[Extracted data entries]
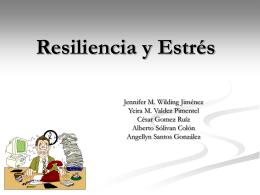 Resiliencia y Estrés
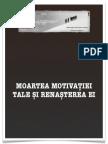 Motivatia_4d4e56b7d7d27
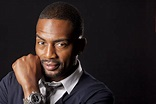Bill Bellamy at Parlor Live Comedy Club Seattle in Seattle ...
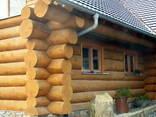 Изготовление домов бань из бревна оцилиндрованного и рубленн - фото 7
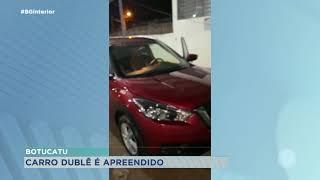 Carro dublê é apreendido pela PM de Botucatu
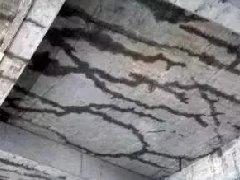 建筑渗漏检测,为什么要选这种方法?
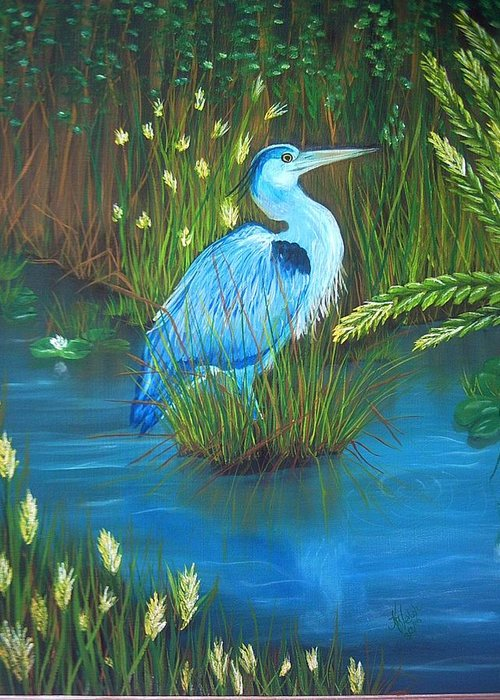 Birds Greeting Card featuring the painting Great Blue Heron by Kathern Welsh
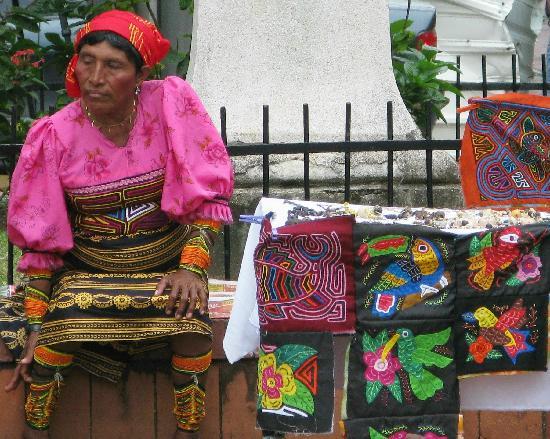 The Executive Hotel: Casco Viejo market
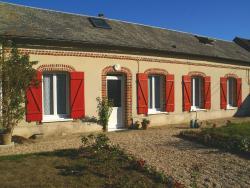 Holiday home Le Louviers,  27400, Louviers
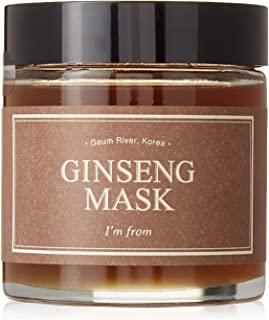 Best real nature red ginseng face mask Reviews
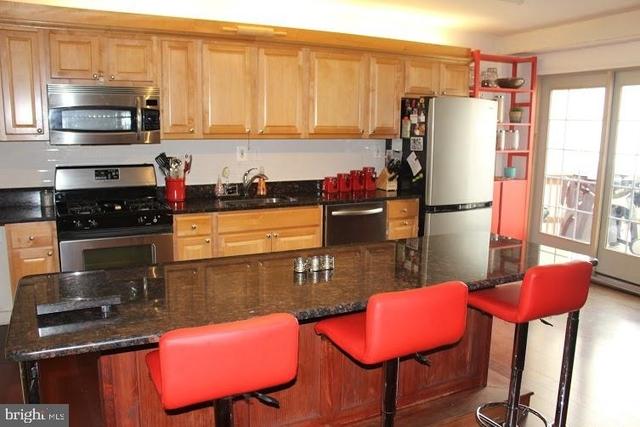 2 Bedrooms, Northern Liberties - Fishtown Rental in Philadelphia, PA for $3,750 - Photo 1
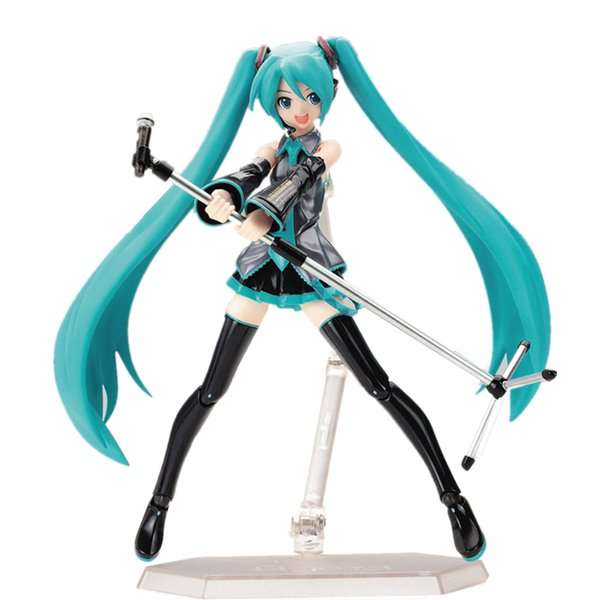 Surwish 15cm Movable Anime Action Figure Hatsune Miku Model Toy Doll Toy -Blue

#### [Task requirements]
All of the data must be given again exactly, without the pictures.

#### [Exercise answer]
 Resiliencia y Estrés
 Motivatia_4d4e56b7d7d27
Bill Bellamy at Parlor Live Comedy Club Seattle in Seattle ...
 Изготовление домов бань из бревна оцилиндрованного и рубленн - фото 7
 Carro dublê é apreendido pela PM de Botucatu
 建筑渗漏检测,为什么要选这种方法?
 Birds Greeting Card featuring the painting Great Blue Heron by Kathern Welsh
 The Executive Hotel: Casco Viejo market
 Holiday home Le Louviers,  27400, Louviers
 Best real nature red ginseng face mask Reviews
 2 Bedrooms, Northern Liberties - Fishtown Rental in Philadelphia, PA for $3,750 - Photo 1
 Surwish 15cm Movable Anime Action Figure Hatsune Miku Model Toy Doll Toy -Blue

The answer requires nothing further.